In a seasonally weak quarter, India’s largest mobile telephony services provider reported results which were broadly in line with expectations. While traffic volume and number of subscribers declined, the company managed to hold on to revenues it earns per minute. Goldman Sachs analysts say that flat revenues per minute indicate declining competitive intensity. This comes on the back of companies curbing dealer commissions and focussing on profitability. Though headline tariffs are up, analysts believe that there is still discounting at the retail level which has resulted in higher churn and lower voice realisations. However, going forward Bharti management expects tariffs to move upward and clarity to emerge after the auctions scheduled this month. The company’s CEO of India/South Asia operations Sanjay Kapoor in an investor concall said that the current tariffs do not reflect pricing pressures companies are likely to face going ahead and tariffs are bound to move up.
Though most analysts believe that Bharti is in a better position than other weaker players, regulatory uncertainty continues to be the biggest overhang on the stock, which slipped 0.9% to close at Rs 271.10 on the BSE.

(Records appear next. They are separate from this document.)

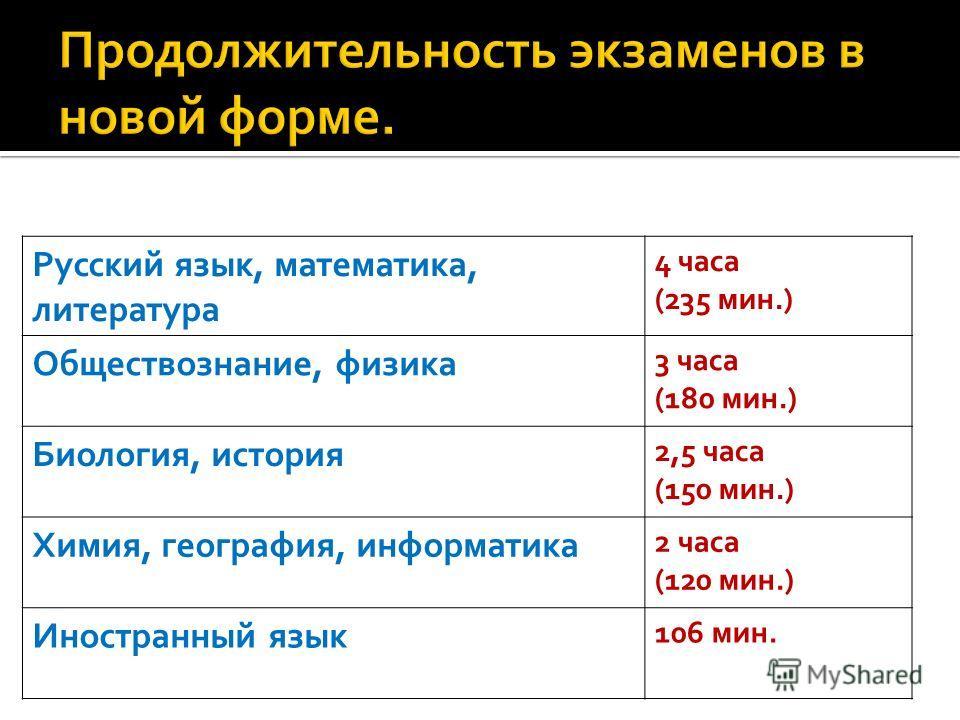 Русский язык, математика, литература 4 часа (235 мин.) Обществознание, физика 3 часа (180 мин.) Биология, история 2,5 часа (150 мин.) Химия, география, информатика 2 часа (120 мин.) Иностранный язык 106 мин.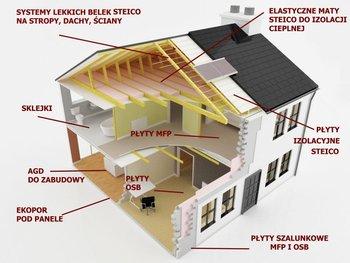 Tablero de construcci n mfp osb buy tablero osb mfp - Precio tablero osb ...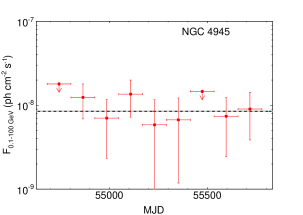 Gamma-ray light curves for four significantly detected galaxies. The full three-year observation period was divided into 12 time intervals of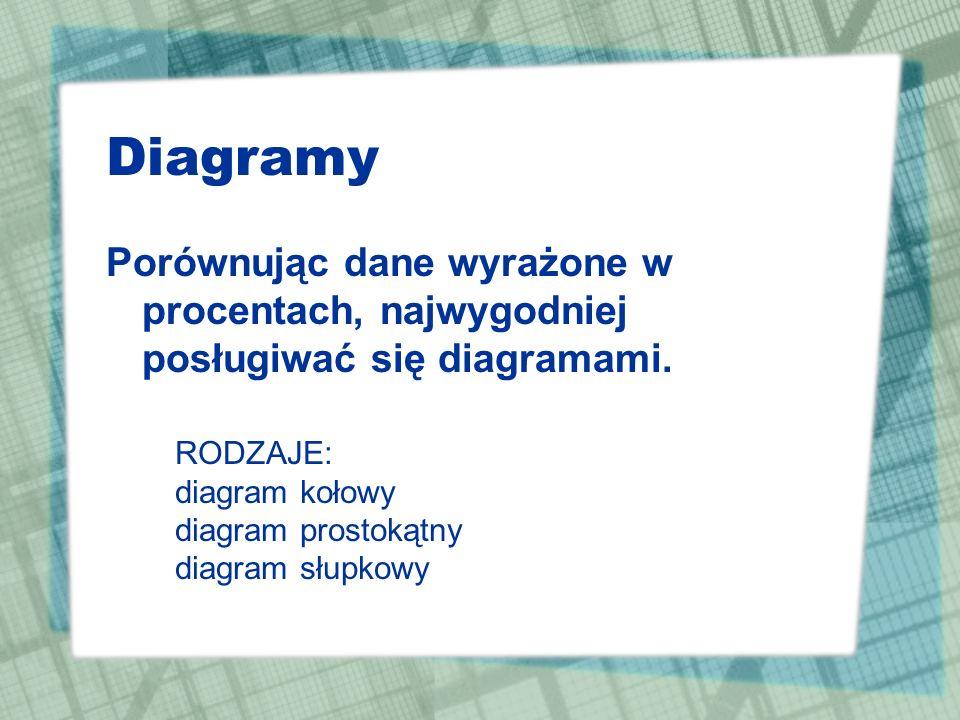 Obniżki i podwyżki Zad.1 Cenę swetra, który kosztował 200 zł, obniżono o 15%.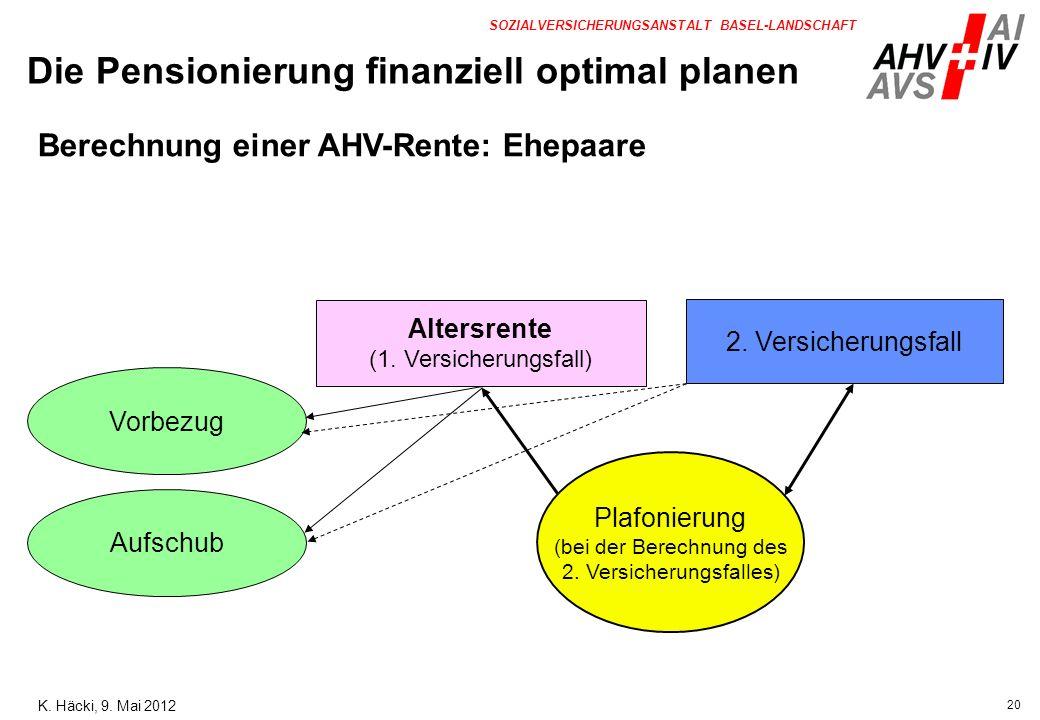 20 SOZIALVERSICHERUNGSANSTALT BASEL-LANDSCHAFT Altersrente (1. Versicherungsfall) Vorbezug Aufschub 2. Versicherungsfall Plafonierung (bei der Berechn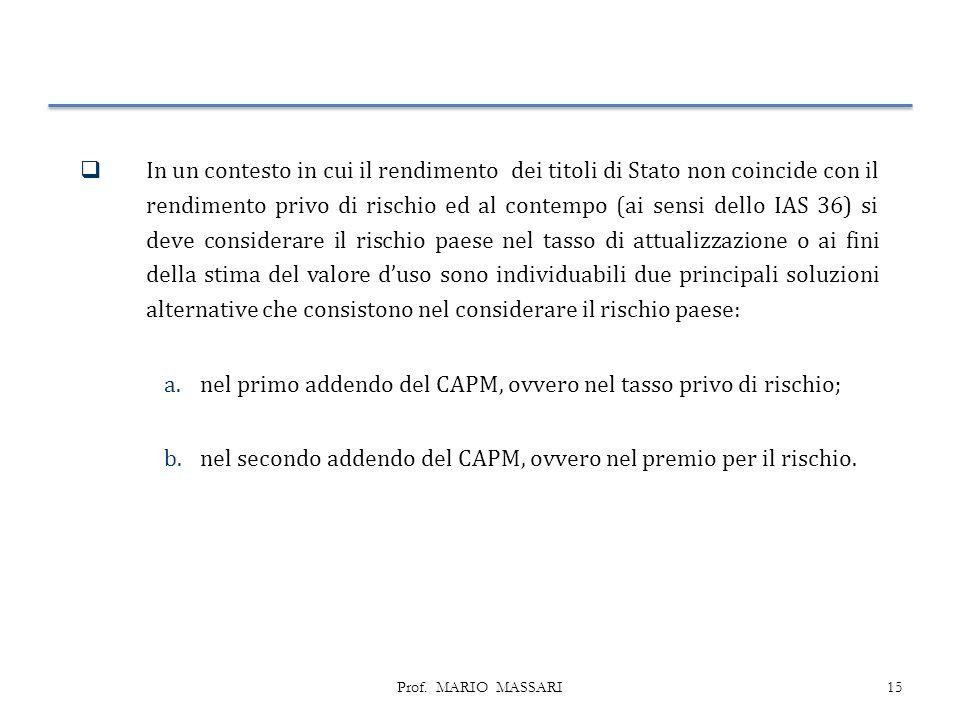 nel primo addendo del CAPM, ovvero nel tasso privo di rischio;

Steady volumes, data focus
Given the seasonality, voice traffic was down two% as compared to four% of Idea. Bharti is less impacted by seasonality than its smaller competitor, as the latter has 55% of its subscriber base in rural areas compared to Bharti’s 42%, say Goldman Sachs analysts. Minutes of usage, too, fell four% for Bharti compared to Idea’s five%. The company continues to focus on data, which as a percentage of revenues increased by 90 basis points to 5.2%. This helped its non-voice revenues (messaging and VAS revenues fell) increase by 50 basis points to 16.8%. However, for these services to contribute to profitability, tariffs especially on the 2G data plans have to increase, believe analysts.
One-off gains
Bharti’s revenues were up four% sequentially due to a favourable TDSAT order on inter connect agreements. This resulted in one-time revenue increase of Rs 586 crore. Adjusted for these, India revenues were down 1.4% while net profit was down 31% quarter-on-quarter. Net profit was also pegged back due to higher interest costs as well as a sharp jump in taxes (dividend distribution tax on dividend received from Indus). In line with the industry trend, the company, on the back of lower dealer commissions was able to curtail its selling, general and administrative costs.
Good quarter for Africa biz
Bharti’s Africa operations performed better than expected as the company managed to increase traffic volumes by 20% on the back of price cuts. Though revenues per minute declined 15% higher traffic helped grow overall revenues three%. An analyst with a foreign brokerage says that the company managed to cut prices in a revenue accretive manner. Lower access charges as well as network costs helped the company post a 140 basis points rise in Ebidta margins to 27.2%.